* _PROBLEM DESCRIPTION_
Only the lines from the line containing "[HMI Bz start]" to the end of the records, both included, belong in the answer, copied exactly.
Segment Start: INPUT MATERIAL
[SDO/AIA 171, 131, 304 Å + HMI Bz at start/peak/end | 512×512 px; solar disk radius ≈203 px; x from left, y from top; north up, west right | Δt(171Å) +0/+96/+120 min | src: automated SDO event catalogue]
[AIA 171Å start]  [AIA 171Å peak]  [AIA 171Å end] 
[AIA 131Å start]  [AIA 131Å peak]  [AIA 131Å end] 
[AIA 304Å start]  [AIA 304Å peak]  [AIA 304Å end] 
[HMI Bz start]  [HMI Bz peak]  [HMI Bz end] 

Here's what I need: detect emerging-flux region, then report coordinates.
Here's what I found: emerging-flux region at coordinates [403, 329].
Segment End: INPUT MATERIAL
* _RESULT OF THE EXERCISE_
[HMI Bz start]  [HMI Bz peak]  [HMI Bz end] 

Here's what I need: detect emerging-flux region, then report coordinates.
Here's what I found: emerging-flux region at coordinates [403, 329].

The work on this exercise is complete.